Migrations en provenance d’Afrique du Nord

La Suisse a une longue tradition humanitaire. Depuis plusieurs siècles, des personnes persécutées pour des motifs d’ordre politique ou religieux demandent la protection de notre pays. Aujourd’hui encore, l’une des missions essentielles de la politique suisse en matière d’asile est d’assurer une protection aux personnes persécutées. Les principes inscrits dans la Convention de Genève relative au statut des réfugiés guident l’action de la Suisse dans ce domaine. La loi sur l’asile de 1998 détermine quelles sont les personnes qui peuvent obtenir l’asile, quels sont les droits des réfugiés et quelles sont les personnes qui peuvent prétendre à la protection temporaire de la Suisse au motif qu’elles sont exposées à une menace grave dans leur pays d’origine.

Bon nombre de requérants ne sont toutefois ni des réfugiés, ni des personnes chassées de chez elles par la guerre, mais des migrants au sens propre du terme. Cette distinction entre réfugiés et migrants a aussi son importance dans le cadre de la discussion actuelle concernant l’arrivée de personnes en provenance d’Afrique du Nord. Les migrants provenant de Tunisie sont, pour la plupart d’entre eux, des migrants économiques, c’est-à-dire des personnes qui quittent leur pays pour des motifs purement économiques dans l’espoir de trouver travail et prospérité à l’étranger. Ces personnes ne remplissent pas les conditions fixées pour obtenir le statut de réfugié et doivent donc quitter la Suisse. La situation est tout autre en ce qui concerne la majorité des personnes qui fuient la Lybie, l’Érythrée ou la Somalie : ces personnes viennent de régions en proie à la guerre et ont dès lors droit à une protection.

● **DONNÉES BRUTES**:
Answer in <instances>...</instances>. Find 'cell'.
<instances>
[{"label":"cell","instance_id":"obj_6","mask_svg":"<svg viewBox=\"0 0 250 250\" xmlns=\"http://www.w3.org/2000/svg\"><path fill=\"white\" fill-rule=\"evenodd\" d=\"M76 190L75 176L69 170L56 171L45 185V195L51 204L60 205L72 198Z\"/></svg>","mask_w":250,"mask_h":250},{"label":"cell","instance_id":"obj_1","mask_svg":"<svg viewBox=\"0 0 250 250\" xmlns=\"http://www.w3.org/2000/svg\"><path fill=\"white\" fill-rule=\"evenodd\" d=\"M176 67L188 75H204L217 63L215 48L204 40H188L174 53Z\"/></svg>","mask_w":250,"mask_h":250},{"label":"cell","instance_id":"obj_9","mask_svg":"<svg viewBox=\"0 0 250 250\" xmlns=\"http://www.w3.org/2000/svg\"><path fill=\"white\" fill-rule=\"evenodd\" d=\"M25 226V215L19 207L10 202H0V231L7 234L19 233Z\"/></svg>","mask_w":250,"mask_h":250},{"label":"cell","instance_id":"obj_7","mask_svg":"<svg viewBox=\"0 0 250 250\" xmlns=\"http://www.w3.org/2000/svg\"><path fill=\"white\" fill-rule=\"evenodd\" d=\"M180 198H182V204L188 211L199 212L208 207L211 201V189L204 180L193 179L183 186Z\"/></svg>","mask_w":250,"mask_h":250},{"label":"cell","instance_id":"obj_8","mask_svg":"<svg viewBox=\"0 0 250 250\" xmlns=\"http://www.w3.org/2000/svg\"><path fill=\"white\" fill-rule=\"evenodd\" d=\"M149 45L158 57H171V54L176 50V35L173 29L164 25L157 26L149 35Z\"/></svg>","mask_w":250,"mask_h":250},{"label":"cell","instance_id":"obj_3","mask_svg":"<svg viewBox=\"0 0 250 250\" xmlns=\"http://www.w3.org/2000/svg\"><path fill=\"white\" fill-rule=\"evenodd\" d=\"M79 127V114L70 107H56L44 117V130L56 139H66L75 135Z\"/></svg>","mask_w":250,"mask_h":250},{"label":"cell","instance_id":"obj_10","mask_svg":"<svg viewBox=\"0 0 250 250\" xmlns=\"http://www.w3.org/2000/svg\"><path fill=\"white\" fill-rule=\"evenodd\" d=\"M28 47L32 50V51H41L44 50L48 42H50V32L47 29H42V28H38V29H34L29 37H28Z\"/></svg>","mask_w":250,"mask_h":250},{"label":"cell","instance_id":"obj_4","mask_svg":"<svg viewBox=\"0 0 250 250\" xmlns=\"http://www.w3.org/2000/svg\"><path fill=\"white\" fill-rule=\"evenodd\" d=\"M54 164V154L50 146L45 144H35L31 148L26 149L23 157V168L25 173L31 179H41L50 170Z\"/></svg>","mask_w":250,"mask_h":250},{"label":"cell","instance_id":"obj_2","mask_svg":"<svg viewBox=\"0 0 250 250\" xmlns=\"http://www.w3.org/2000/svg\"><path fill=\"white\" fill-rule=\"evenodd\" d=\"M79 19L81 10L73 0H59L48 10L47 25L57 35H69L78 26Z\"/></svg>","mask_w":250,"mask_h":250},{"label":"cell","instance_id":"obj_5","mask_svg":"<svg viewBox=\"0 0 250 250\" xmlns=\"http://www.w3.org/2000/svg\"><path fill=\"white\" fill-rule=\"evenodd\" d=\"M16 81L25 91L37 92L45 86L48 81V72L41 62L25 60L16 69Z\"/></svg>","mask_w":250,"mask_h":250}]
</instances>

● **LA CONSIGNE**: Dans le texte sur les migrations, quelle loi détermine quelles personnes peuvent obtenir l'asile en Suisse ? Servez-vous uniquement du texte sur les migrations, sans recourir au matériel.

● **RÉSULTAT DE L'EXERCICE**: La loi sur l'asile de 1998.